> [QUELLENAUSZUG]
-=-=-=-=-
»Holz auf Jesu Schulter«
(GL 291)
Das Kreuz als Baum des Lebens
Worte: Dichter Willem Barnard (1920–2010); Musik: Ignace de Sutter (1911–1988)
Liedportrait von Meinrad Walter
Viele Deutungen des Kreuzes gibt es in der Theologie und Spiritualität, in Bildender Kunst und Musik. In manchen Epochen wird mehr das Leiden Christi betont, in anderen zugleich die Hoffnung auf Verherrlichung. Dieses Lied nun lotet Spannungen aus: Kreuz und Auferstehung, Wort und Ton, traditionelle und neue Sprache. Die Melodie verdanken wir Ignace de Sutter (1911–1988), einem belgischen Musiker und Theologen. Der Text des niederländischen Originals stammt von dem Priester und Dichter Willem Barnard (1920–2010). Wirklich übersetzbar waren die virtuosen Wortspiele der Urfassung jedoch nicht. Deshalb hat Jürgen Henkys (geb. 1929), Autor zahlreicher Kirchenlieder und Nachdichtungen, eine poetisch wie theologisch geglückte Verdeutschung geschaffen, die im katholischen Raum durch den „Kreuzweg der Jugend“ und die Aufnahme in einige Liederbücher bekannt geworden ist.
Ignace de Sutter bezieht seine musikalische Inspiration aus der ältesten Kirchenmusik, dem gregorianischen Choral. Der Kyrieruf der Messe „Orbis factor“ (XI) erklingt als Zitat in der Mitte des Liedes und bildet zugleich dessen melodische Keimzelle. Der Impuls des Zweiten Vatikanischen Konzils, der gregorianische Gesang möge den „ersten Platz“ einnehmen, wird so gerade mit einem neuen Lied eingelöst. Überaus gelungen ist die zweite Liedzeile: Sie weist mit einer emphatischen Geste nach oben zum Zielton d, der zugleich das Kyrie-Zitat vorbereitet. „Frucht“ erklingt so eine Oktave höher als „verflucht“ in der ersten Zeile.
-=-=-=-=-
> [DATENAUSZUG]
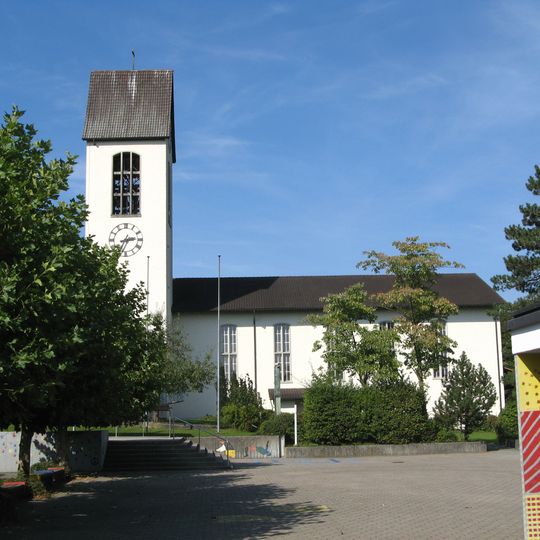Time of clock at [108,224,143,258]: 2:35
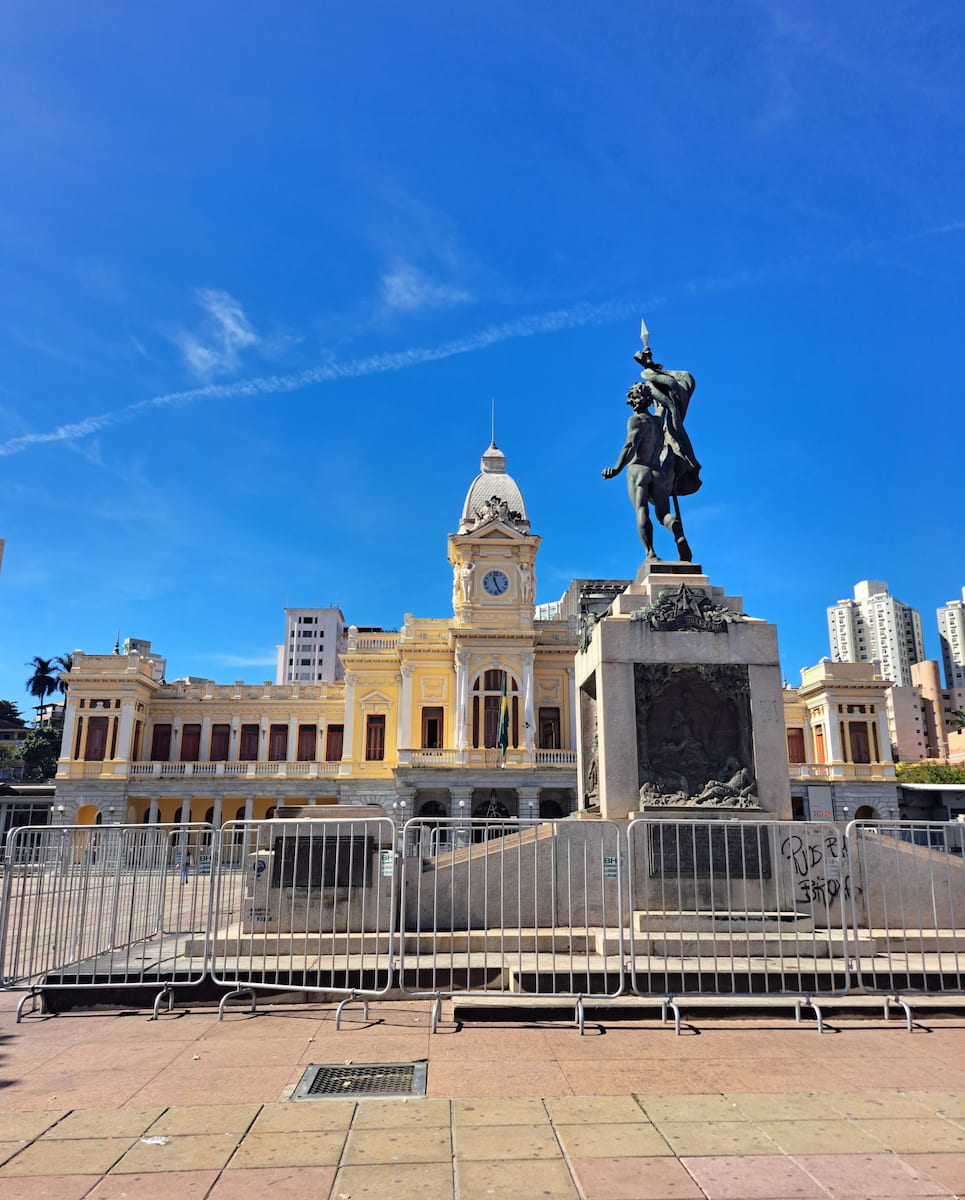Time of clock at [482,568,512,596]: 11:25
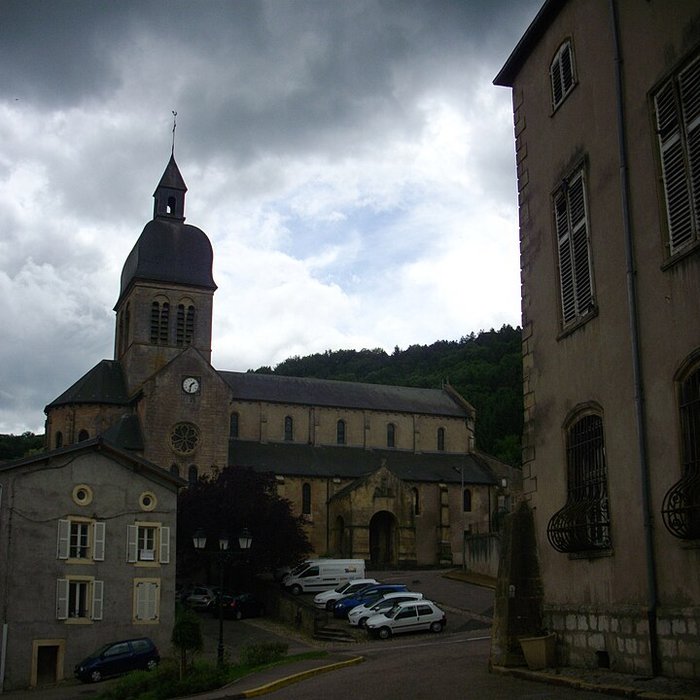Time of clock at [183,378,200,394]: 1:32
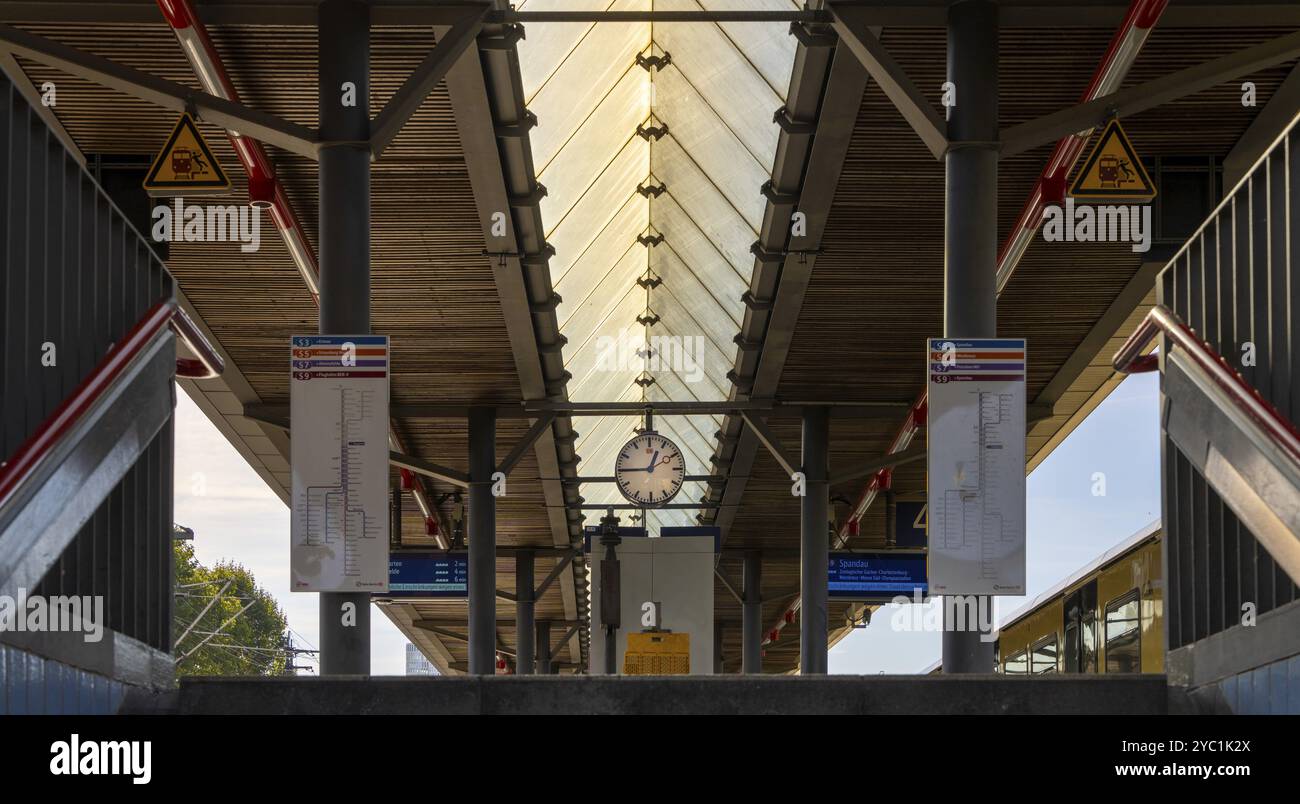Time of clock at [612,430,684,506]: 12:45
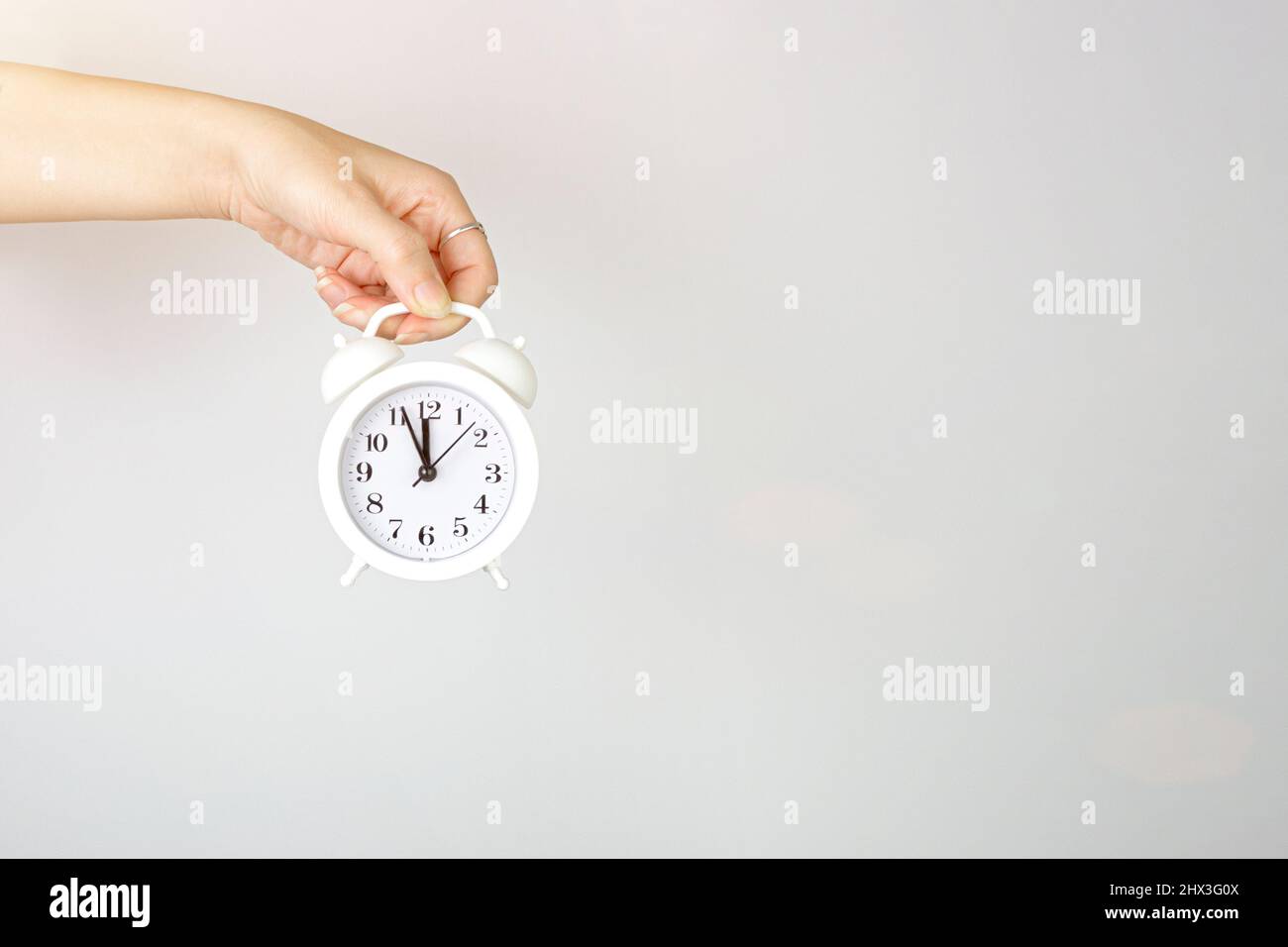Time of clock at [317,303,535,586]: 11:56
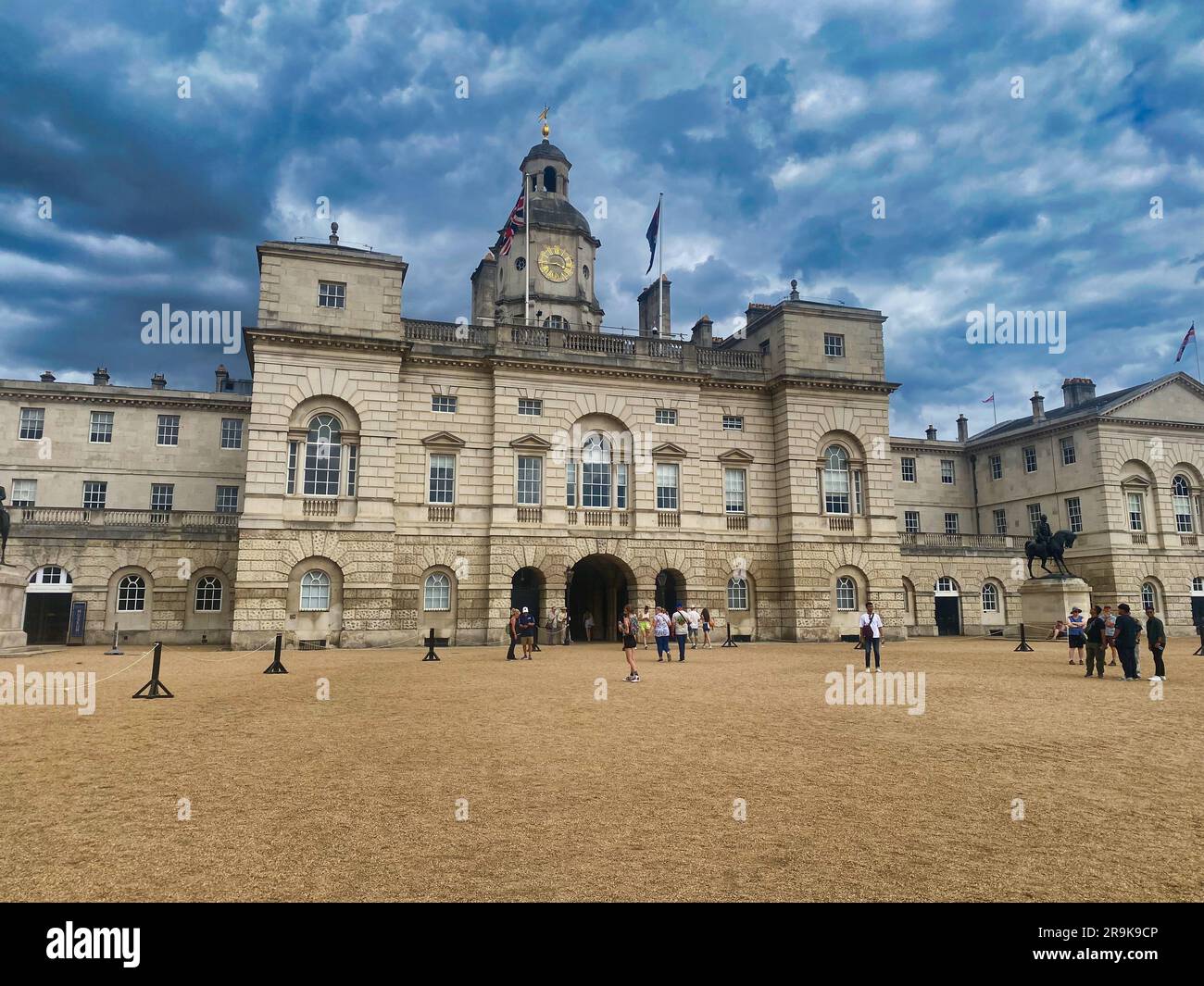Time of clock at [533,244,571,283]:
-=-=-=-=-
> [OFFENE AUFGABEN]
(1) Gib an, wer laut dem Liedportrait die deutsche Fassung des Liedes geschaffen hat.
(2) Schreibe das Liedportrait zu »Holz auf Jesu Schulter« im Anschluss an seinen letzten Satz weiter.

> [LÖSUNGEN]
(1) Jürgen Henkys

(2)
Die erste und letzte Strophe handeln vom Kreuz, wobei das am Anfang genannte „Holz“ erst im letzten Vers als „Kreuz“ identifiziert wird – fast wie bei einem Rätsellied. Das wichtigste christliche Symbol soll nicht vorschnell oder gar gedankenlos besungen werden. Vielmehr wird ihm in Wort und Ton ein Weg gebahnt. Das „Holz“ lastet auf Jesu Schulter als Zeichen der schändlichsten Strafe, die damals denkbar war und einer „Verfluchung“ gleichkommt. Erst im zweiten Schritt wird das Kreuz von Ostern her gedeutet. In ihm liegen Heil, Leben und Hoffnung, wie es in der Liturgie des Karfreitags heißt. Auch die „Frucht“ ist ein altes Passionsmotiv, denn als „Baum des Lebens“ erinnert das Kreuz an das Paradies. Auch „durchkreuzt“ dieses Holz alle allzu menschlichen Vorstellungen vom Königtum Christi. Sein Reich ist nicht von dieser Welt und seine Herrschaft ist nicht ohne das Kreuz, wie es der Theologe Tertullian um 200 n. Chr. formuliert hat: „Wer unter allen Königen trägt das Zeichen seiner Macht auf der Schulter und nicht die Krone auf dem Haupt oder das Zepter in der Hand? Allein der neue König der neuen Zeiten Christus Jesus hat seine neue Herrlichkeit, Macht und Erhabenheit auf der Schulter getragen, nämlich das Kreuz, sodass der Herr vom Holze her herrscht.“
Der Kehrvers ist eine kleine „Theologie der drei Tage“: Wohin gehen wir mit Jesus? In den Karfreitag. Darauf folgt – vor allem in der ostkirchlichen Theologie – der Karsamstag als Befreiung der Toten, wenn Jesus die Pforten der Unterwelt aufsprengt und die Toten herausruft. „Lass uns auferstehn“ ist eine hoffend-österliche Andeutung, ähnlich wie die poetische Anspielung an Jesu letztes Wort am Kreuz „Es ist vollbracht“ in der dritten Strophe.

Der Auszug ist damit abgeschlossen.